Dicen que el machismo es como muy característico de los hombres mayores y más
si son del campo, porque se tiene el estereotipo del macho ranchero, pero ese
no era el caso de mi abuelo, el último consejo que recibí de él, una semana
antes de que se detuviera su caminar por esta vida, fue que siempre tratara
bien a mi compañera, que “la mujer no es para traerse entre las patas” que
nunca le faltará al respeto, ni la ofendiera, y para los dos nos dijo que
siempre nos acompañemos el uno al otro, mi tía, hermana de mi mamá estaba
también con nosotros escuchando lo que mi abuelo dos decía y le preguntó sonriente
a mi abuelo “tú no te peleabas nunca verdad Pancho” y él solo asintió con su
cabeza; días después que fuimos a visitar a mi abuela en su nostalgia nos decía
que ella extrañaba mucho a mi abuelo, porque él siempre había sido un hombre
bueno; en su sencillez de palabras nos contó como nunca en todos sus años
juntos la presionó para nada, ni la ofendió, nos dijo “es más, nunca me
acarrerio ni para que le sirviera el plato, ni nunca me dijo que no le gusto la
comida”. Mi abuelito siempre fue amante de la comida, le gustaba mucho el dulce,
las cocadas y el alfajor eran sus dulces favoritos, lo ponía feliz una nieve raspada con vainilla y leche endulzada a su gusto, para desayunar siempre se le
antojaba una gordita torteada a mano con nata, o un menudo, aunque ya no era
tan común que pudiera comer eso porque para su avanzada edad decían los doctores
que no era conveniente, pero yo digo que qué iban a saber ellos si no han
tenido 90 años como mi abuelo. La última vez que lo visité él quería que le
dieran un menudo, que fuéramos a comprar para desayunar todos, pero el doctor
solo le permitía dieta blanda de verduras y la fruta.

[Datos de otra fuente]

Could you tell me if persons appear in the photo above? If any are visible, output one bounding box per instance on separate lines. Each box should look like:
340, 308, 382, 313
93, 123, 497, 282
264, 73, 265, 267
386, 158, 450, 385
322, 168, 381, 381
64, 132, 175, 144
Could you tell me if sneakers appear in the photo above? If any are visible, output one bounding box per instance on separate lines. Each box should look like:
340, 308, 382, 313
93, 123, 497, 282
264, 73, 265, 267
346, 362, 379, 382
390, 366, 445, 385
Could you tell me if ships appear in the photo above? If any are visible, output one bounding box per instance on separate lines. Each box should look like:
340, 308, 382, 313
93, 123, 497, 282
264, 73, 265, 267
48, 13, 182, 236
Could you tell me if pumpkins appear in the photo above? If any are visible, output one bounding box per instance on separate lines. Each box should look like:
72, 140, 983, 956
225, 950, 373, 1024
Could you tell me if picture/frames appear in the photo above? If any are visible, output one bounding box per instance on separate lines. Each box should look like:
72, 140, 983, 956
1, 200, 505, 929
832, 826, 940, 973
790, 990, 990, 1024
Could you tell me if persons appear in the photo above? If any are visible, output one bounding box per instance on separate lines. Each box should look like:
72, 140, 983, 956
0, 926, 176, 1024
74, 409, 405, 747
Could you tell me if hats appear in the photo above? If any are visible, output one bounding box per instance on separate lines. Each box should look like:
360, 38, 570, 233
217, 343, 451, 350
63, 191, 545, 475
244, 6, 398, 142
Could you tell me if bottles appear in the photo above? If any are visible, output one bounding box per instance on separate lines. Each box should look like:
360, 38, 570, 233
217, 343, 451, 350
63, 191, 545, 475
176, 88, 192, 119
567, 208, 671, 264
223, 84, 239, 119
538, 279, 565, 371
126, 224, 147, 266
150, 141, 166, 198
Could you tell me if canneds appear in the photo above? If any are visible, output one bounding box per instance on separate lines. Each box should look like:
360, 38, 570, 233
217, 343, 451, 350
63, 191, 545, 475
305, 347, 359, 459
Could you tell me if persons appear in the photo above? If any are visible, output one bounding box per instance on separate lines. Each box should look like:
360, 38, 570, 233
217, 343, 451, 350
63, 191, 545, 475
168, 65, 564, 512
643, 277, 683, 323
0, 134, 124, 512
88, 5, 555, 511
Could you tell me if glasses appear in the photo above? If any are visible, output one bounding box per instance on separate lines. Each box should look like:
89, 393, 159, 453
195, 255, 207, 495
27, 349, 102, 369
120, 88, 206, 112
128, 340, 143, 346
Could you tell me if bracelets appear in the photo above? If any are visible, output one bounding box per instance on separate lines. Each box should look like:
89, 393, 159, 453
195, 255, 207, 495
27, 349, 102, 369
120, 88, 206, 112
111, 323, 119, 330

Me contó mi mamá que desde antes que enfermará mi
abuelo ya había repartido todos su santos; a mí me dejo el San Antonio, me imagino
que para que me cuidará y no me dejará caer en la desesperanza; esa fue la
herencia. También me contó que en esos días en una de las conversaciones que
tuvieron mi abuelo le dijo “Me voy contento, yo ya no le pido nada a
la vida”. Mi admiración, respeto y amor para este hombre, mi abuelo, que pudo
dejar está vida sin pendientes por cumplir.